_Extract_
# Ancien français: tot vaincra tant



## yong321

According to the tale of Phyllis and Aristotle (see The tale of Phyllis and Aristotle - Wikipedia), Aristotle "excuses himself to Alexander, saying"

_Amour vainc tot, & tot vaincra
tant com li monde durera_

On the Wikipedia page, the Modern English translation of this Old French verse is "Love conquers all, and all shall conquer / As long as the world shall last". I think the latter part of the first line is ungrammatical in English, and would like to change it to "and shall conquer all". Another editor disagreed, saying "as in French, it's poetic English, and plainly an inversion (and an old one at that)". We know this is inversion of "vaincra tot" for reason of rhyming with the next line. But do you think an English reader with at least high school education but with no knowledge of French will correctly interpret "all" in "all shall conquer" in this poem as the object of the verb "conquer"?


----------



## olivier68

Not sure to fully understand the question… You also have an inversion in English in: "and all shall conquer".
Do you want your readers to read the text in English or in French ???


----------



## yong321

My question is, Should the translation be (1) "and all shall conquer" or (2) "and shall conquer all" for the Old French "& tot vaincra"? I think we must choose (2) because (1) is ungrammatical and is difficult for an English reader not knowing French to understand. But another editor of the Wikipedia page chooses (1); he insists on preserving the inversion as in this Old French verse, saying it's poetic English. What do you think?


----------



## wildan1

Sometimes inversions are maintained from old texts, but in this case, _all shall conquer_ and _shall conquer all_ in modern English mean different things, so personally I would not maintain that inversion for the purposes of clarity.


----------



## olivier68

Bonjour Wildan,
Vous sortez le bout de phrase de son contexte, lequel ne laisse aucune ambiguïté.
Je ne dis pas cela méchamment… mais si on suit votre raisonnement... il faudrait réécrire Shakespeare ;-) 
C'est au lecteur de s'adapter au texte de l'auteur, au traducteur de respecter le style de l'auteur.


----------



## yong321

Wildan1: Thank you. I agree with you.

_Given material_

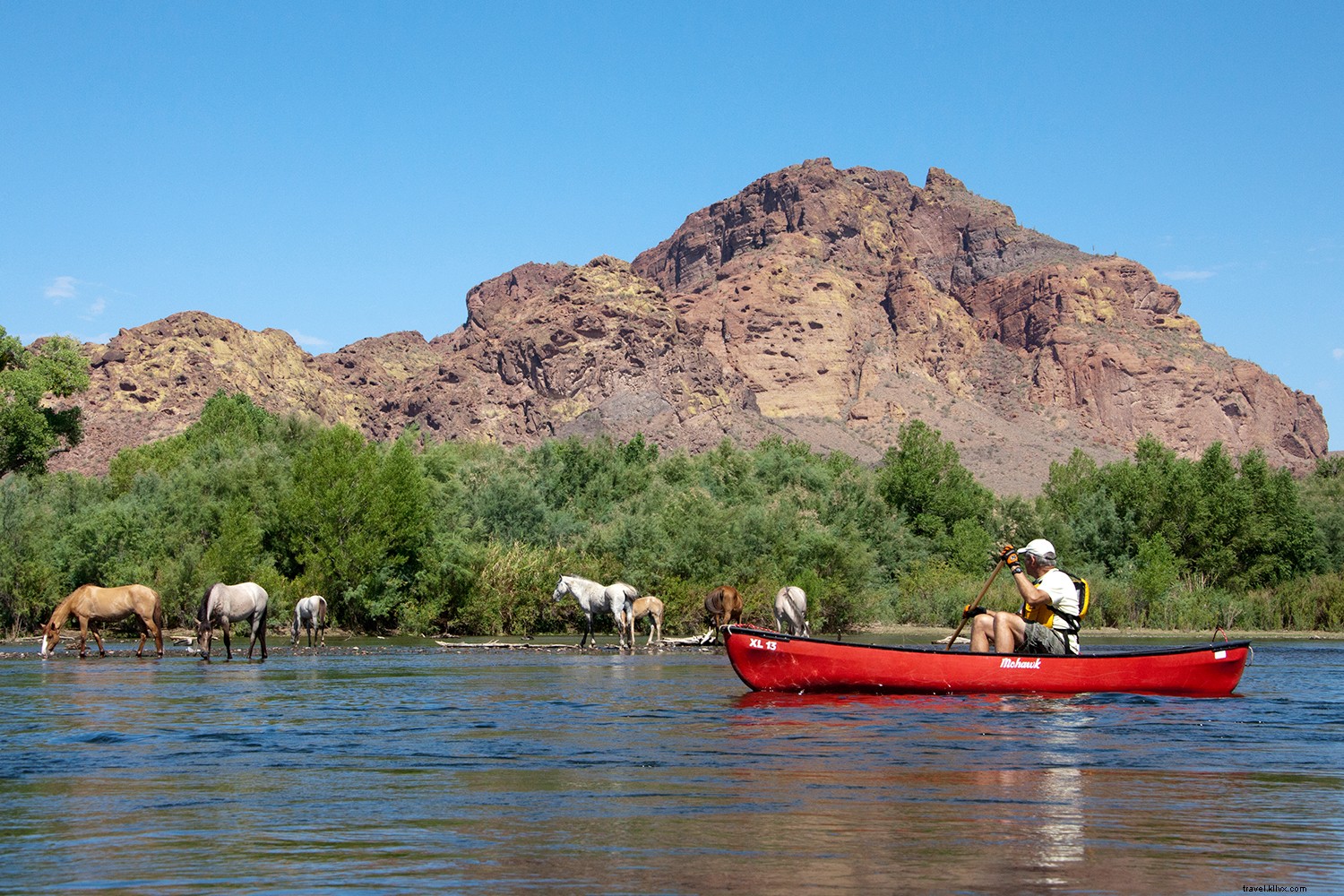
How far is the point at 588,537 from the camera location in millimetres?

_Problems to work on_
**1)** Reproduce the thread from "Sometimes inversions are" to "laisse aucune ambiguïté.".
**2)** According to yong321 in the thread, why is "vaincra tot" inverted in the Old French verse?
**3)** Shorten the paragraph of the thread that begins "My question is, Should the translation be" while keeping its main facts.

_Solution set_
**1)**
Sometimes inversions are maintained from old texts, but in this case, _all shall conquer_ and _shall conquer all_ in modern English mean different things, so personally I would not maintain that inversion for the purposes of clarity.


----------



## olivier68

Bonjour Wildan,
Vous sortez le bout de phrase de son contexte, lequel ne laisse aucune ambiguïté.

**2)** It is inverted so that it rhymes with the next line.

**3)** Should the Old French "& tot vaincra" be translated as (1) "and all shall conquer" or (2) "and shall conquer all"? I favor (2), since (1) is ungrammatical and hard for English readers who don't know French to understand. Another editor of the Wikipedia page prefers (1) and insists on keeping the inversion as poetic English. What do you think?